As AI matures, that model is no longer enough.
Intelligent processing adds a cognitive layer that can interpret the intent behind a transaction, consider contextual signals and draw on external data sources via APIs.
Rather than focusing purely on volume, this open intelligence approach helps organisations optimise risk, experience and revenue simultaneously. It supports decisions that are tailored to individual customers and situations, not just broad segments.
AI agents and the new trust equation
The rise of AI-powered or agent-led commerce introduces a fresh set of challenges. Businesses are increasingly asking software agents to make decisions on their behalf, from risk approvals to personalised offers.
For that to work, agents must have access to real-time APIs so they can "read the context, understand what's happening" and respond accordingly.
However, technical capability alone is not enough. Companies must be able to trust that the agent will consistently do the right work for them and their customers.
That pushes issuers, processors and merchants to move away from static decision flows towards more intelligent ways of exposing and governing their services.
Explainable AI ensures that we can always show why a transaction was approved or declined, which builds trust with clients, consumers and authorities.
Why explainable AI is now non-negotiable
When a card or transaction is declined, customers want to understand the reason.
As Edwin explains: "Just saying yes or no is not enough anymore".
Explainable AI is, therefore, becoming a non-negotiable requirement. It ensures that organisations can clearly show why a transaction was approved, declined or flagged and on what basis.
This transparency strengthens trust with clients and consumers, but also with regulators and authorities.
Decisions are no longer made solely on a fixed set of rules. Instead, they are based on constant adaptations, as models adjust to new behaviours, threats and use cases.

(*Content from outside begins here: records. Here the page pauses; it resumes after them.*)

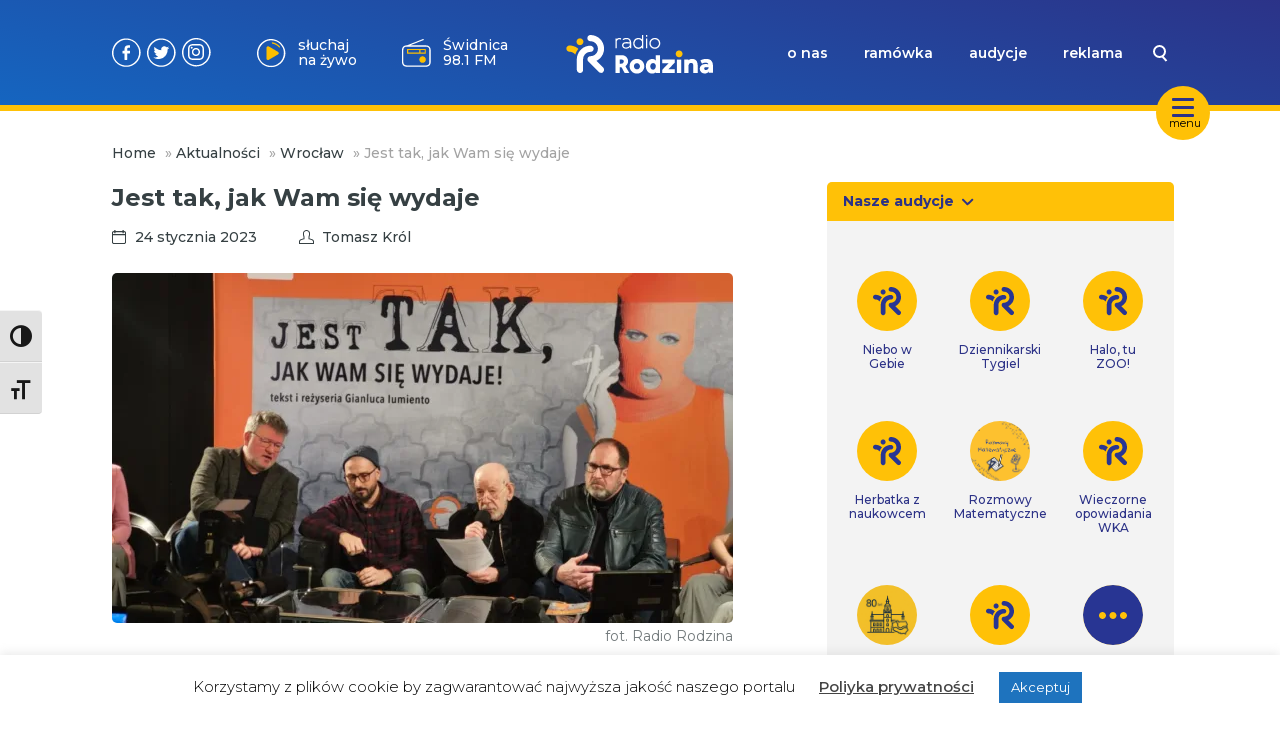

--- FILE ---
content_type: text/javascript; charset=utf-8
request_url: https://www.radiorodzina.pl/wp-content/themes/radiorodzina/dist/assets/A11yToggle-CY_hP0fZ.js
body_size: 376
content:
var l=Object.defineProperty;var g=(e,t,i)=>t in e?l(e,t,{enumerable:!0,configurable:!0,writable:!0,value:i}):e[t]=i;var s=(e,t,i)=>g(e,typeof t!="symbol"?t+"":t,i);class a{constructor(){s(this,"target");s(this,"toggle");s(this,"visible",!1);this.toggle=document.querySelector("[data-ally-toggle]")??void 0,this.target=document.querySelector(".a11y-toolbar")??void 0,this.bindEvents()}bindEvents(){!this.toggle||!this.target||(this.visible=this.toggle.dataset.allyToggle==="1",this.toggle.addEventListener("click",()=>{if(!this.toggle||!this.target)return;this.visible=!this.visible,this.toggle.dataset.allyToggle=this.visible?"1":"0";const t=this.visible?"block":"none";this.target.style.display=t}))}}export{a as A11yToggle};
//# sourceMappingURL=A11yToggle-CY_hP0fZ.js.map
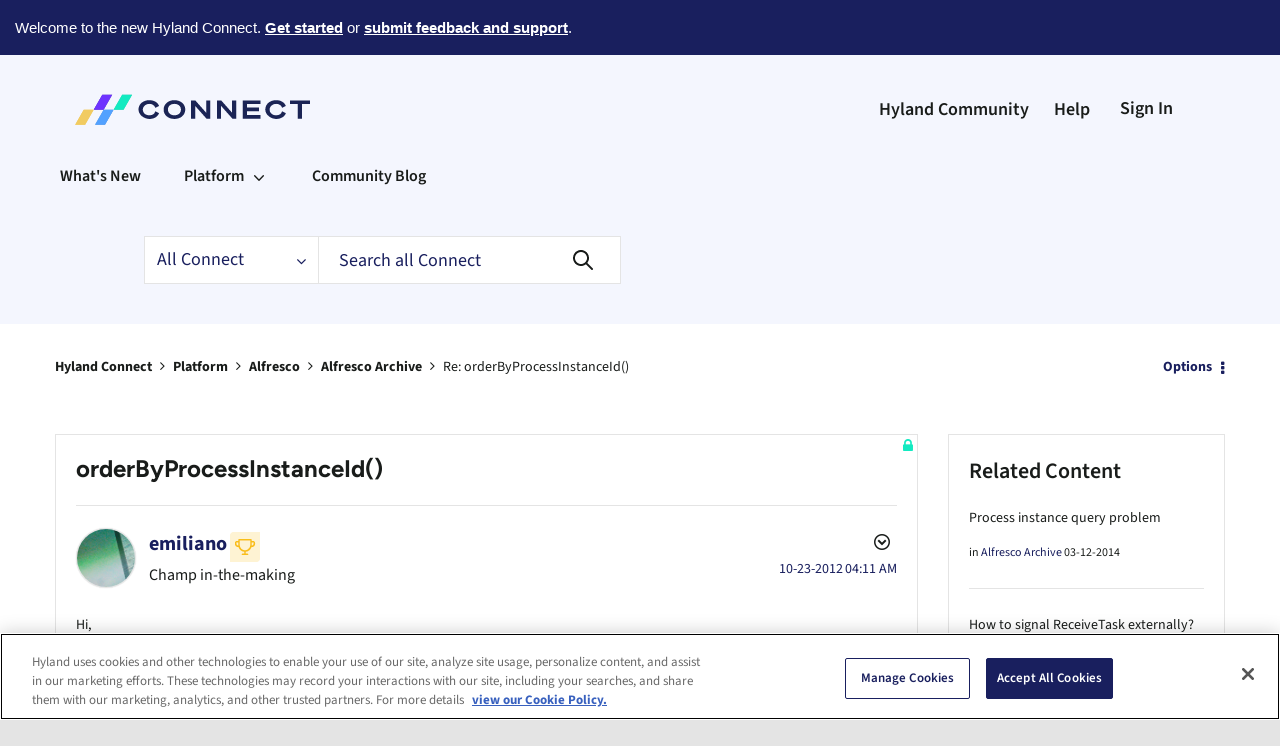

--- FILE ---
content_type: text/css; charset=UTF-8
request_url: https://particle.hyland.com/assets/fonts/figtree/index.css
body_size: 128
content:
/* figtree-latin-ext-wght-normal */
@font-face {
  font-family: 'Figtree Variable';
  font-style: normal;
  font-display: swap;
  font-weight: 300 900;
  src: url(https://particle.hyland.com/assets/fonts/figtree/figtree-latin-ext-wght-normal.woff2) format('woff2-variations');
  unicode-range: U+0100-02BA, U+02BD-02C5, U+02C7-02CC, U+02CE-02D7, U+02DD-02FF, U+0304, U+0308, U+0329, U+1D00-1DBF, U+1E00-1E9F, U+1EF2-1EFF, U+2020, U+20A0-20AB, U+20AD-20C0, U+2113, U+2C60-2C7F, U+A720-A7FF;
}

/* figtree-latin-wght-normal */
@font-face {
  font-family: 'Figtree Variable';
  font-style: normal;
  font-display: swap;
  font-weight: 300 900;
  src: url(https://particle.hyland.com/assets/fonts/figtree/figtree-latin-wght-normal.woff2) format('woff2-variations');
  unicode-range: U+0000-00FF, U+0131, U+0152-0153, U+02BB-02BC, U+02C6, U+02DA, U+02DC, U+0304, U+0308, U+0329, U+2000-206F, U+20AC, U+2122, U+2191, U+2193, U+2212, U+2215, U+FEFF, U+FFFD;
}

/* figtree-latin-ext-wght-italic */
@font-face {
  font-family: 'Figtree Variable';
  font-style: italic;
  font-display: swap;
  font-weight: 300 900;
  src: url(https://particle.hyland.com/assets/fonts/figtree/figtree-latin-ext-wght-italic.woff2) format('woff2-variations');
  unicode-range: U+0100-02BA, U+02BD-02C5, U+02C7-02CC, U+02CE-02D7, U+02DD-02FF, U+0304, U+0308, U+0329, U+1D00-1DBF, U+1E00-1E9F, U+1EF2-1EFF, U+2020, U+20A0-20AB, U+20AD-20C0, U+2113, U+2C60-2C7F, U+A720-A7FF;
}

/* figtree-latin-wght-italic */
@font-face {
  font-family: 'Figtree Variable';
  font-style: italic;
  font-display: swap;
  font-weight: 300 900;
  src: url(https://particle.hyland.com/assets/fonts/figtree/figtree-latin-wght-italic.woff2) format('woff2-variations');
  unicode-range: U+0000-00FF, U+0131, U+0152-0153, U+02BB-02BC, U+02C6, U+02DA, U+02DC, U+0304, U+0308, U+0329, U+2000-206F, U+20AC, U+2122, U+2191, U+2193, U+2212, U+2215, U+FEFF, U+FFFD;
}

--- FILE ---
content_type: image/svg+xml
request_url: https://connect.hyland.com/html/assets/footer-instagram.svg
body_size: 516
content:
<svg width="18" height="18" viewBox="0 0 18 18" fill="none" xmlns="http://www.w3.org/2000/svg">
<path d="M9.02009 4.35938C6.44866 4.35938 4.39955 6.44866 4.39955 8.97991C4.39955 11.5513 6.44866 13.6004 9.02009 13.6004C11.5513 13.6004 13.6406 11.5513 13.6406 8.97991C13.6406 6.44866 11.5513 4.35938 9.02009 4.35938ZM9.02009 11.9933C7.37277 11.9933 6.0067 10.6674 6.0067 8.97991C6.0067 7.33259 7.33259 6.0067 9.02009 6.0067C10.6674 6.0067 11.9933 7.33259 11.9933 8.97991C11.9933 10.6674 10.6674 11.9933 9.02009 11.9933ZM14.8862 4.19866C14.8862 3.59598 14.404 3.11384 13.8013 3.11384C13.1987 3.11384 12.7165 3.59598 12.7165 4.19866C12.7165 4.80134 13.1987 5.28348 13.8013 5.28348C14.404 5.28348 14.8862 4.80134 14.8862 4.19866ZM17.9397 5.28348C17.8594 3.83705 17.5379 2.55134 16.4933 1.5067C15.4487 0.462054 14.1629 0.140625 12.7165 0.0602679C11.2299 -0.0200893 6.77009 -0.0200893 5.28348 0.0602679C3.83705 0.140625 2.59152 0.462054 1.5067 1.5067C0.462054 2.55134 0.140625 3.83705 0.0602679 5.28348C-0.0200893 6.77009 -0.0200893 11.2299 0.0602679 12.7165C0.140625 14.1629 0.462054 15.4085 1.5067 16.4933C2.59152 17.5379 3.83705 17.8594 5.28348 17.9397C6.77009 18.0201 11.2299 18.0201 12.7165 17.9397C14.1629 17.8594 15.4487 17.5379 16.4933 16.4933C17.5379 15.4085 17.8594 14.1629 17.9397 12.7165C18.0201 11.2299 18.0201 6.77009 17.9397 5.28348ZM16.0112 14.2835C15.7299 15.0871 15.0871 15.6897 14.3237 16.0112C13.1183 16.4933 10.3058 16.3728 9.02009 16.3728C7.6942 16.3728 4.8817 16.4933 3.71652 16.0112C2.91295 15.6897 2.31027 15.0871 1.98884 14.2835C1.5067 13.1183 1.62723 10.3058 1.62723 8.97991C1.62723 7.6942 1.5067 4.8817 1.98884 3.67634C2.31027 2.91295 2.91295 2.31027 3.71652 1.98884C4.8817 1.5067 7.6942 1.62723 9.02009 1.62723C10.3058 1.62723 13.1183 1.5067 14.3237 1.98884C15.0871 2.27009 15.6897 2.91295 16.0112 3.67634C16.4933 4.8817 16.3728 7.6942 16.3728 8.97991C16.3728 10.3058 16.4933 13.1183 16.0112 14.2835Z" fill="white"/>
</svg>


--- FILE ---
content_type: text/plain
request_url: https://c.6sc.co/?m=1
body_size: 1
content:
6suuid=e6263e177f151900fd1973699a02000041fd2100

--- FILE ---
content_type: text/plain
request_url: https://c.6sc.co/?m=1
body_size: 1
content:
6suuid=e6263e177f151900fe1973691b0100004afd2100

Explainability provides the audit trail that turns those adaptive systems into something defensible and supervisable.
Looking at every transaction and learning from it means fraud, credit and personalisation models evolve automatically over time, making our infrastructure more intelligent.
Continuous learning at the core infrastructure layer
The most powerful change lies in how models evolve. By looking at every transaction and learning from it, fraud, credit and personalisation models can update automatically instead of waiting for manual tuning cycles.
Each event becomes a data point that refines risk thresholds, improves detection accuracy and sharpens targeting.
"This makes our infrastructure more intelligent,” says Edwin.
Rather than bolting AI on at the edges, the intelligence is embedded in the core decisioning layer. That layer becomes the capability that allows institutions to adapt in real time while still explaining every decision.
In an era of intelligent commerce, those who combine adaptive models with transparent reasoning will be best placed to earn and keep customer trust.
"Instead of focusing just on processing transactions, it is more of an open intelligence play, facilitating our clients to make better decisions."
"Explainable AI ensures that we can always show why a transaction was approved or declined, which builds trust with clients, consumers and authorities."
"Looking at every transaction and learning from it means fraud, credit and personalisation models evolve automatically over time, making our infrastructure more intelligent."